Kegiatan ini turut melibatkan sejumlah pemangku kepentingan, di antaranya ASDP Indonesia Ferry, KSOP, BMKG, serta Kementerian Perhubungan.
Dalam Kesempatan tersebut, Kapolda Banten Irjen Pol Hengki menyampaikan bahwa pertemuan itu membahas standar operasional prosedur (SOP) serta mekanisme manajemen lalu lintas orang dan barang selama periode mudik.
Menurutnya, kesiapan sarana dan prasarana, serta optimalisasi sumber daya manusia menjadi prioritas utama guna memastikan kelancaran arus mudik dan arus balik Idul Fitri 1447 Hijriah.
“Kami memastikan kesiapan personel dan infrastruktur untuk mendukung pengamanan arus mudik dan balik agar berjalan aman dan lancar. Termasuk penguatan SOP dan manajemen lalu lintas kendaraan maupun penumpang,” jelasnya.
Ia menambahkan, pengamanan akan dimulai sejak H-7 Lebaran melalui pelaksanaan Operasi Ketupat 2026 dengan melibatkan unsur Polri, TNI, SAR, BMKG, dan instansi terkait lainnya.
“Kami akan menggelar seluruh kekuatan secara terpadu sebagai bentuk tanggung jawab dalam memberikan rasa aman dan nyaman bagi masyarakat yang melaksanakan mudik Lebaran 1447 Hijriah atau 2026 Masehi,” tambahnya.
Sementara itu, Kapolda Lampung Irjen Pol Helfi Assegaf menyampaikan bahwa rapat koordinasi ini menjadi forum strategis untuk melakukan sinkronisasi data serta evaluasi pelaksanaan pengamanan mudik tahun sebelumnya sebagai bahan penyempurnaan rencana tahun ini.
Ia menekankan pentingnya integrasi pelayanan, khususnya bagi masyarakat pengguna transportasi kapal laut dari Merak menuju Bakauheni maupun sebaliknya, agar seluruh proses berjalan terkoordinasi dengan baik.

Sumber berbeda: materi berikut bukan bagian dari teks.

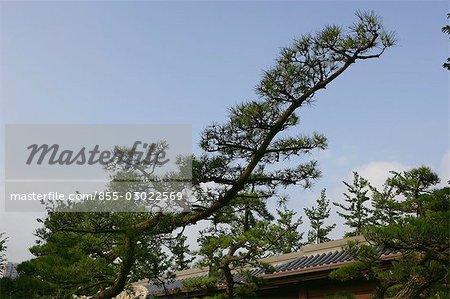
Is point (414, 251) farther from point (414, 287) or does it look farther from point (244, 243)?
point (244, 243)

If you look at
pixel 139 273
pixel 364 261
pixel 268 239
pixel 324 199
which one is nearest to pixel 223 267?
pixel 268 239

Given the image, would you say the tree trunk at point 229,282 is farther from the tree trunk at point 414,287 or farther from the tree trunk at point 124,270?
the tree trunk at point 414,287

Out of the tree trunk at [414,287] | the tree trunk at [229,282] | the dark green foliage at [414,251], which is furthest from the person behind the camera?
the tree trunk at [229,282]

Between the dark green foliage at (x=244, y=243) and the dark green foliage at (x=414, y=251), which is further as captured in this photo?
the dark green foliage at (x=244, y=243)

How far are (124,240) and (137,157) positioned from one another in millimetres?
951

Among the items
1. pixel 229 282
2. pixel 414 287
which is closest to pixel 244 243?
pixel 229 282

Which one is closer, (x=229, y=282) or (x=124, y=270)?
(x=124, y=270)

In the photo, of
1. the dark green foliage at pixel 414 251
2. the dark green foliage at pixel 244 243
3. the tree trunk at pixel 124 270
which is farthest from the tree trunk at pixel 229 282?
the dark green foliage at pixel 414 251

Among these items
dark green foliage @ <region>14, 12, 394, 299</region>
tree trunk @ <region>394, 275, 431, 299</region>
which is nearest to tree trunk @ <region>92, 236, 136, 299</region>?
dark green foliage @ <region>14, 12, 394, 299</region>

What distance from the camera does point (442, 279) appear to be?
403cm

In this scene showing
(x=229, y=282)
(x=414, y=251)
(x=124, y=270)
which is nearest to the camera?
(x=414, y=251)

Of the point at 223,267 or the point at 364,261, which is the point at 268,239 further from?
the point at 364,261

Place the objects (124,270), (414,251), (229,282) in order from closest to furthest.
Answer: (414,251), (124,270), (229,282)

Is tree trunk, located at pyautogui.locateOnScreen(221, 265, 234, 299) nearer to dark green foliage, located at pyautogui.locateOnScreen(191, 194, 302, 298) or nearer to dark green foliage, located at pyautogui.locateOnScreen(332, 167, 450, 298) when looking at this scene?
dark green foliage, located at pyautogui.locateOnScreen(191, 194, 302, 298)
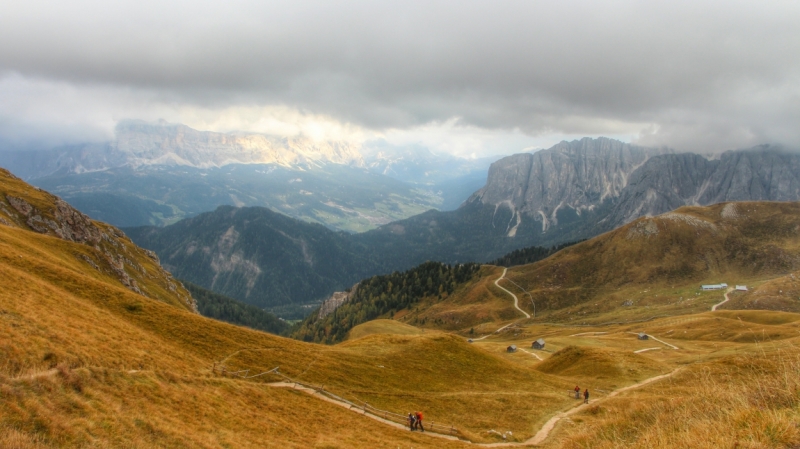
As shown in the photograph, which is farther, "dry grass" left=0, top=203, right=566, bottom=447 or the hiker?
the hiker

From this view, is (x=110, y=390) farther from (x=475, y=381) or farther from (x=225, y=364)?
(x=475, y=381)

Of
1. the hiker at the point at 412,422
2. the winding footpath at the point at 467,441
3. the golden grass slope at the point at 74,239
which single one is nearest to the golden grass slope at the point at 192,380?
the winding footpath at the point at 467,441

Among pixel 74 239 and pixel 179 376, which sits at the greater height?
pixel 74 239

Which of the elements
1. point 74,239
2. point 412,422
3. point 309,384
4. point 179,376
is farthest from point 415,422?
point 74,239

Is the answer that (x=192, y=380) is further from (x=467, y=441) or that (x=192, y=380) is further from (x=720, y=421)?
(x=720, y=421)

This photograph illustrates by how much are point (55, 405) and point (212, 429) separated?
389 inches

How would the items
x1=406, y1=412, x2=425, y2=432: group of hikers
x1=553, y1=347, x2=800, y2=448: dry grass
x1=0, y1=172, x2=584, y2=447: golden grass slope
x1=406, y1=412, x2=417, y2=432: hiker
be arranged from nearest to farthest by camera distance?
x1=553, y1=347, x2=800, y2=448: dry grass
x1=0, y1=172, x2=584, y2=447: golden grass slope
x1=406, y1=412, x2=425, y2=432: group of hikers
x1=406, y1=412, x2=417, y2=432: hiker

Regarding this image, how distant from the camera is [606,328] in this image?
475 ft

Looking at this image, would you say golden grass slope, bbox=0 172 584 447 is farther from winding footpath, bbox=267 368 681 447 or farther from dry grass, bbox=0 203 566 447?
winding footpath, bbox=267 368 681 447

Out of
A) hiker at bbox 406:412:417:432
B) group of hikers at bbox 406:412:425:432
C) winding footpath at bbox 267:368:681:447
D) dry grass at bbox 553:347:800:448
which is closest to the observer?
dry grass at bbox 553:347:800:448

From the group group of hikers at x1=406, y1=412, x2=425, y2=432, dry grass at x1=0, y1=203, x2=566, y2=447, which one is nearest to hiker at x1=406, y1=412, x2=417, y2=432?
group of hikers at x1=406, y1=412, x2=425, y2=432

Selain itu, Kapolda Lampung menjelaskan bahwa skema tersebut disiapkan sebagai langkah antisipatif guna mengurai potensi kepadatan kendaraan, khususnya pada arus mudik dan arus balik Lebaran. “Strategi Delay System kami siapkan sebagai langkah pengendalian arus lalu lintas. Namun, penerapannya bersifat situasional, menyesuaikan dengan volume kendaraan di lapangan. Apabila kepadatan masih dalam batas wajar, maka optimalisasi kantong parkir di sekitar pelabuhan akan menjadi prioritas,” ujar Kapolda Lampung.
Polda Banten mengimbau masyarakat yang akan melakukan perjalanan mudik Lebaran agar merencanakan perjalanan dengan baik, memastikan telah memiliki tiket penyeberangan sebelum berangkat, serta mematuhi arahan petugas di lapangan demi terciptanya keamanan, keselamatan, ketertiban, dan kelancaran lalu lintas. (B).